Nie chciała tego powiedzieć, ale tamte wspomnienia uderzyły w nią zbyt niespodziewanie. Nigdy mu tego nie wybaczyła i nie miała nawet takiego zamiaru. Teraz też czuła, że jeśli ją naprawdę sprowokuje to skończyć się to może nawet czyjąś śmiercią. Nie była pewna czy zdoła nad sobą teraz zapanować.

Zrobiła krok do przodu, ale ktoś ją złapał za ramię. Dziewczyna spojrzała za siebie, na szatyna.

- Myślę, że nie musisz teraz - jego głos był spokojny, ale z oczu biła wręcz nienawiść do Orlanda i pozostałych kotów.

- Boisz się, że coś zrobię twojej lali? - Odezwał się blondyn i zaczął się śmiać, a z nim pozostali.

Leona posłała mu krzywe spojrzenie. Nie wytrzymała i z wilczą szybkością znalazła się obok twarzy chłopaka wymierzając mu cios pięścią. Ten zachwiał się od uderzenia.

- C-co?

To było jedyne co udało mu się powiedzieć między dwoma kolejnymi ciosami. Pierwszy był w brzuch, przez co chłopak się pochylił łapiąc odruchowo za bolące miejsce, a drugi w kolano i na tyle silny, że teraz kotołak klęczał przed nią.

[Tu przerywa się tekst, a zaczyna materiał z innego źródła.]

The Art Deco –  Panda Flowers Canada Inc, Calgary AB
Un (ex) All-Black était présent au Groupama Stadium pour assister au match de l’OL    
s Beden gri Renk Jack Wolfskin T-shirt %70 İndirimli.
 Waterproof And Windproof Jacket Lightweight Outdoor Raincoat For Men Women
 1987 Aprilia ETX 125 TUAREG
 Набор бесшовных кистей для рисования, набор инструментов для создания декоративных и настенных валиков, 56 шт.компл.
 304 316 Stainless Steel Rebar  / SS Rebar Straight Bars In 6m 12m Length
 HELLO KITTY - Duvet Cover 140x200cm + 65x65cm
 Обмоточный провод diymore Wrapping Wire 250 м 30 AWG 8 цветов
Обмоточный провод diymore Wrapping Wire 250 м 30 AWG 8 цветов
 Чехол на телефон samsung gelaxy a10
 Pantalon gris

- Wynoś się, bo nie będę się już powstrzymywać - warknęła łapiąc go za czuprynę i lekko odchyliła jego głowę do tyłu, aby na nią spojrzał.

Jego oczy nie pokazywały żadnych emocji, natomiast Leony stały się krwisto czerwone. Była na skraju przemiany. Jednak koniec końców zmalała w sobie ostatki sił by się powstrzymać i jedynie jedna łza spłynęła jej po policzku, a wraz z nią zniknęły górujące emocje - nienawiść połączona z żalem. Choć pamiętała co próbował jej zrobić, nie potrafiła zapomnieć o latach, które spędzili razem jako przyjaciele. Czasy przedszkola i podstawówki były dla niej znośne właśnie przez tą przyjaźń, choć jako, że Orlando był starszy o dwa lata nie zawsze znajdowali się w jednym miejscu. Spędzając razem czas po lekcjach, w szczególności przez ostatnie lata podstawówki, dziewczyna czuła się szczęśliwa. Nigdy nie darzyła go żadnym większym uczuciem, nie myślała nawet o tym wtedy, ale zawsze znajdowała u niego wsparcie, aż do tamtego dnia kiedy poszli na spacer po zakończeniu roku i o mało nie została zabita przez jedynego przyjaciela. Nienawiść z tamtego dnia nie ustępowała żadnemu innemu uczuciu prócz żalu. Jednakże, nawet teraz, mając jego gardło tak blisko swoich pazurów, nie potrafiła tego zrobić.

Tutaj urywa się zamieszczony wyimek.